Con su presencia y sus palabras Cristo es la plenitud de la Revelación, y la plenitud de los tiempos al decir de san Pablo. Él es el centro de la historia y debe serlo de nuestras vidas, hemos de mirarnos en Él y aprender de Él. Como le gusta recordar a Benedicto XVI: "no se comienza a ser cristiano por una decisión ética o una gran idea, sino por el encuentro con un acontecimiento, con una Persona" (Deus caritas est, n. 1); "la fe no es simplemente la aceptación de unas verdades abstractas, sino una relación íntima con Cristo que nos lleva a abrir el corazón a este misterio de amor y a vivir como personas que se saben amadas por Dios" (Homilía 20-08-2011). Y todo se nos comunica con tanta naturalidad y llega a cada uno. Así lo plantea Cristo: si alguno quiere venir en pos de mí, niéguese a sí mismo, tome su cruz y sígame. Así les puntualizaba a los apóstoles: no me habéis elegido vosotros a mí, sino que yo os he elegido a vosotros, y os he destinado para que vayáis y deis fruto, y vuestro fruto permanezca, para que todo lo que pidáis al Padre en mi nombre os lo conceda.

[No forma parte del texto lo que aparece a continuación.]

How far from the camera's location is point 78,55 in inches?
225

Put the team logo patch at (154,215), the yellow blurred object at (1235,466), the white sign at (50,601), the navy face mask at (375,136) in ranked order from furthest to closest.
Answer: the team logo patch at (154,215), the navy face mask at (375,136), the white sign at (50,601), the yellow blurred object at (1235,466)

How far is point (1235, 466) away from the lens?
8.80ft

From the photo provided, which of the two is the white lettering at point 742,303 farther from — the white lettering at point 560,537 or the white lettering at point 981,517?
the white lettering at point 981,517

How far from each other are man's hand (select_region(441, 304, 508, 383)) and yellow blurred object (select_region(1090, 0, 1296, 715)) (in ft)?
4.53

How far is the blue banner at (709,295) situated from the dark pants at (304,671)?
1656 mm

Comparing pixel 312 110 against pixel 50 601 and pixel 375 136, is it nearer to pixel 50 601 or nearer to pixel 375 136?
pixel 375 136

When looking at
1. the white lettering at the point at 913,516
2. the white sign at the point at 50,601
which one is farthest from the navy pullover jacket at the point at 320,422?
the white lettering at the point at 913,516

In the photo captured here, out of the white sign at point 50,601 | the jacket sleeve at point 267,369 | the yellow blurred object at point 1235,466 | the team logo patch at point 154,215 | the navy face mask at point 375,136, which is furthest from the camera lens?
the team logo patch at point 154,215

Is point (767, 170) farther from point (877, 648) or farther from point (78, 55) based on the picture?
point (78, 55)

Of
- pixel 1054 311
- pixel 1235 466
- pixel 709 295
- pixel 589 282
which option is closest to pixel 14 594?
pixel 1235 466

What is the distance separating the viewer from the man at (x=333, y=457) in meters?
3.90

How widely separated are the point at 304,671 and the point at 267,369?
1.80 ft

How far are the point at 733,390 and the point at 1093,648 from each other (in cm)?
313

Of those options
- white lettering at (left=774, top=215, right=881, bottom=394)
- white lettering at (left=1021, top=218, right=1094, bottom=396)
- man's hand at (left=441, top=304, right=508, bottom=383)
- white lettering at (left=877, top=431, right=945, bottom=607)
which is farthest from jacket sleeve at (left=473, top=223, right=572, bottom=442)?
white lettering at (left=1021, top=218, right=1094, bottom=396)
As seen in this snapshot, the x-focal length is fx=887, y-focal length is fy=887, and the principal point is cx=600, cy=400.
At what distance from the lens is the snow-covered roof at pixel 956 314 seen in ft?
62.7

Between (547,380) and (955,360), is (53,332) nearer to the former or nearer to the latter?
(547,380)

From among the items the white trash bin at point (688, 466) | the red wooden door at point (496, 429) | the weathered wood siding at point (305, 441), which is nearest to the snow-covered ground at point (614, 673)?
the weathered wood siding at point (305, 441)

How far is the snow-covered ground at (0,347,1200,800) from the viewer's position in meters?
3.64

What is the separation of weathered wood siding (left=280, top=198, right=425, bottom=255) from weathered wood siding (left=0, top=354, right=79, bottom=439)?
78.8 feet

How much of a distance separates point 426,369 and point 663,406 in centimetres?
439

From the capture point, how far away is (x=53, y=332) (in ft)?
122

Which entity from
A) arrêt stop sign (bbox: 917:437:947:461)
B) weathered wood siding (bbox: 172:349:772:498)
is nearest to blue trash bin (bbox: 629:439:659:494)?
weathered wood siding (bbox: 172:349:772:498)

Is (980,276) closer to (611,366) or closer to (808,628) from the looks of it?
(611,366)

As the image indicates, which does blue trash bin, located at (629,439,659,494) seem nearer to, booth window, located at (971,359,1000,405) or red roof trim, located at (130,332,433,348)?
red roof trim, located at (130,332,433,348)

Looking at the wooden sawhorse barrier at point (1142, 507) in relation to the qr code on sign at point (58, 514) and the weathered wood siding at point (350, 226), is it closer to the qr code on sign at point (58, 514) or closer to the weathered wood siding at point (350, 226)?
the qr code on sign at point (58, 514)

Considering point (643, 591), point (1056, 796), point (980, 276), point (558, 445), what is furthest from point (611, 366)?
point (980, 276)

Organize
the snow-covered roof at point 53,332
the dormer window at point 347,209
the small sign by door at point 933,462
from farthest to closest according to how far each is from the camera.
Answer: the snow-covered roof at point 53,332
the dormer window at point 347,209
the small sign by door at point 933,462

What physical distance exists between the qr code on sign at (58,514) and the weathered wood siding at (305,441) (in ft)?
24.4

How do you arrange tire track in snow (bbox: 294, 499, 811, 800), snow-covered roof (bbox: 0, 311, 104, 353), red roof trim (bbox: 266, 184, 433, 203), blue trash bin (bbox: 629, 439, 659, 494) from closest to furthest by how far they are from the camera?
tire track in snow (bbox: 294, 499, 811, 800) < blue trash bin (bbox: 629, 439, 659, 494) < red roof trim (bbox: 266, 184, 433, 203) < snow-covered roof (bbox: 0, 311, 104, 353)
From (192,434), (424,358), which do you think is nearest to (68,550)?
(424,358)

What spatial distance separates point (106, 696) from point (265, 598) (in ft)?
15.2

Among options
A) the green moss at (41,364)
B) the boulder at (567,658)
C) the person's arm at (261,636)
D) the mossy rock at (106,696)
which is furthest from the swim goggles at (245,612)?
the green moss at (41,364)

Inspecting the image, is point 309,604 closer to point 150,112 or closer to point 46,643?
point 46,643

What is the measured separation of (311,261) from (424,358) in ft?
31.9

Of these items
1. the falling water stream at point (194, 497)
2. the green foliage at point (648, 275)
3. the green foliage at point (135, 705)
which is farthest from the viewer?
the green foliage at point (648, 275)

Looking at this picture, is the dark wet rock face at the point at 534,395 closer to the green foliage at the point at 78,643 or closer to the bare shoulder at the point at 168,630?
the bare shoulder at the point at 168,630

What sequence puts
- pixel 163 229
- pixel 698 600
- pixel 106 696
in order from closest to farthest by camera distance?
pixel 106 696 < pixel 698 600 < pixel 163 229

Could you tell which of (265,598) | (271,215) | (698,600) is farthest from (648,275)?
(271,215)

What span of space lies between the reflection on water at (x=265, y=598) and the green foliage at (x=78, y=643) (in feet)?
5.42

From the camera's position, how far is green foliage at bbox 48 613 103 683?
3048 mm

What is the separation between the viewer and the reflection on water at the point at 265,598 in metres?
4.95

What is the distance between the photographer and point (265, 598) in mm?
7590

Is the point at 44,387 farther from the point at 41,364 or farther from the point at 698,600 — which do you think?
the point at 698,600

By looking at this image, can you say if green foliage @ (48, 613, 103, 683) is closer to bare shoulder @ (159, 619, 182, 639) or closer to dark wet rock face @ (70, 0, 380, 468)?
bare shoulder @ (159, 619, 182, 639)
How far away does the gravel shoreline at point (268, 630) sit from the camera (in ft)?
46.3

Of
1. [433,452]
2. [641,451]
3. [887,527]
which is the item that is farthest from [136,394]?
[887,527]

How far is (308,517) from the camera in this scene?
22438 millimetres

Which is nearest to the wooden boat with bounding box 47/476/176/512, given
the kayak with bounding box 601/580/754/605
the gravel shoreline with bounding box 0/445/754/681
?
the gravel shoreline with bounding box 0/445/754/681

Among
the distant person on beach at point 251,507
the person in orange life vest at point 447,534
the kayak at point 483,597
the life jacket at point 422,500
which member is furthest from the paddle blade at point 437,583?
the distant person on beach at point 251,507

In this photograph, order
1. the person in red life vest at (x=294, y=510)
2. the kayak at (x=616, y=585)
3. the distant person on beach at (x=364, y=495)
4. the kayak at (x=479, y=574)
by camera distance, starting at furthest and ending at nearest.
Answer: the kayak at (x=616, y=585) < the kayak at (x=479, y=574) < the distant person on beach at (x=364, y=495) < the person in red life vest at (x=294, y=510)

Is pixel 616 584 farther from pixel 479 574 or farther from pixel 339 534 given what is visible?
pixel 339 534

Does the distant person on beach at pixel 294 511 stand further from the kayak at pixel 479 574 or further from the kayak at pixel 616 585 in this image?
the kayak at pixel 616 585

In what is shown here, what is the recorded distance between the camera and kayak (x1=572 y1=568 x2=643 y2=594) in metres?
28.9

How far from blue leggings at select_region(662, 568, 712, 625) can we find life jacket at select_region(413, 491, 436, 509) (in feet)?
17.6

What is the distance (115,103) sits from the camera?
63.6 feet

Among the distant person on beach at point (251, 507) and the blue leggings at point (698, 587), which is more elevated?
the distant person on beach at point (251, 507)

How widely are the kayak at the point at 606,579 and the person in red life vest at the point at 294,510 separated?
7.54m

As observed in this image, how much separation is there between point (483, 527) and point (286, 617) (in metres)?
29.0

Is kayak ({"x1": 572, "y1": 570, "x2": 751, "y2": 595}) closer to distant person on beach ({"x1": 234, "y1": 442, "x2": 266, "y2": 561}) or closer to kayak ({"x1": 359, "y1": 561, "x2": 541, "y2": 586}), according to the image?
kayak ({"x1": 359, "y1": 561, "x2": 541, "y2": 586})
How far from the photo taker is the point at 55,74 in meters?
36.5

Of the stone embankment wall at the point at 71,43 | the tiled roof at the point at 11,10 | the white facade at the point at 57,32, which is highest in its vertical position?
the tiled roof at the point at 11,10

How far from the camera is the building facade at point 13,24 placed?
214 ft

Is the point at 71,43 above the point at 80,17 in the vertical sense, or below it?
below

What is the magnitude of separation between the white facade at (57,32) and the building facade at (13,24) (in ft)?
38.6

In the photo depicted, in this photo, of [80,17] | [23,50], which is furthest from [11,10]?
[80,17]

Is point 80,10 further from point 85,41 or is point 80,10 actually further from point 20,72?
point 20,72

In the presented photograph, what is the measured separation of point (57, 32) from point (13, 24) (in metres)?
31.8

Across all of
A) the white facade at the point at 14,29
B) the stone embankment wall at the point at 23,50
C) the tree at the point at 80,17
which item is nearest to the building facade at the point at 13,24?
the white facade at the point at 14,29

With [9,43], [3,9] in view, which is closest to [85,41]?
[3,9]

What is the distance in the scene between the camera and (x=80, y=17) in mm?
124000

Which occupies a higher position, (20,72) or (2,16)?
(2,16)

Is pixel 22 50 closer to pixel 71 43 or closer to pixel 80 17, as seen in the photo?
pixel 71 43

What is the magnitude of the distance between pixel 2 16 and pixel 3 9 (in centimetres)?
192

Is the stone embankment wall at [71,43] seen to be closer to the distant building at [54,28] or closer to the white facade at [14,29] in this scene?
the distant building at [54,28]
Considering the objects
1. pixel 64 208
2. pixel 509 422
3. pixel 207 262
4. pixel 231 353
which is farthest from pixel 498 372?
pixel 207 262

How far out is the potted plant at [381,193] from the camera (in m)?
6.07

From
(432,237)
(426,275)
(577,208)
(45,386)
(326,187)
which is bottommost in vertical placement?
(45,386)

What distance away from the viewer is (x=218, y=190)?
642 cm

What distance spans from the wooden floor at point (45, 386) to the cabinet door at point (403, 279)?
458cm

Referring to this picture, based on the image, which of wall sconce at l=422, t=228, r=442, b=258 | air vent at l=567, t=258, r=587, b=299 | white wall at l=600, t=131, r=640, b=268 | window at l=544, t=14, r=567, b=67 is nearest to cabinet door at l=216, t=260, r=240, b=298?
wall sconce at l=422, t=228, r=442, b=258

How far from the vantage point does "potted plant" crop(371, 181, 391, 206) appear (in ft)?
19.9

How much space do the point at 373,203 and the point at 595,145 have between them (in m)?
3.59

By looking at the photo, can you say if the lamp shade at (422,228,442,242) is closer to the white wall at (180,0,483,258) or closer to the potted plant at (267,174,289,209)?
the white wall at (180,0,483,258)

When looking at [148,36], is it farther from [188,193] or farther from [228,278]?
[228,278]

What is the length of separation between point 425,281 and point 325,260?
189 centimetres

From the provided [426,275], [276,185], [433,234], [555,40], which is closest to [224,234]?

Dios es el que sale a nuestro encuentro en Jesucristo, y ante su amor y sabiduría hemos de creer firmemente y abandonarnos con confianza en Él. Por eso le dice a Pedro, asombrado por la pesca milagrosa: no temas, os haré pescadores de hombres. O le pregunta a sus discípulos al norte de Palestina: ¿quién dicen los hombres que es el Hijo del hombre? (…) Y vosotros ¿quién decís que soy yo? Simón Pedro dijo: Tú eres el Cristo, el Hijo de Dios vivo.

Sí, Jesús sale a todos los caminos, a todas las encrucijadas de la vida, como aquella tarde junto al pozo de Sicar, cuando habla con la mujer samaritana que llega a sacar agua. En el centro del precioso diálogo que se establece, le dice Jesús: Todo el que bebe de esta agua tendrá sed otra vez, pero quien beba del agua que yo le daré no tendrá sed jamás, sino que el agua que yo le daré será en él una fuente que salta hasta la vida eterna. La mujer le dice: Dame, Señor, de esa agua para que no tenga sed ni haya de venir aquí para sacarla. Y como éste de la mujer samaritana tantos otros diálogos: con Nicodemo, Zaqueo, con la pecadora sorprendida en adulterio, con Bartimeo, Dimas, Marta, María y Lázaro, el centurión… ¡Qué regalos los encuentros con Jesús, personalizados, enriquecedores, estimulantes, que abren horizontes, que elevan! Que no nos falte la humildad, generosidad y valentía de cultivar la amistad con Dios, de buscarle en la oración y en los sacramentos.

(*) Pedro Rodríguez Mariño es sacerdote, doctor arquitecto y doctor en Filosofía.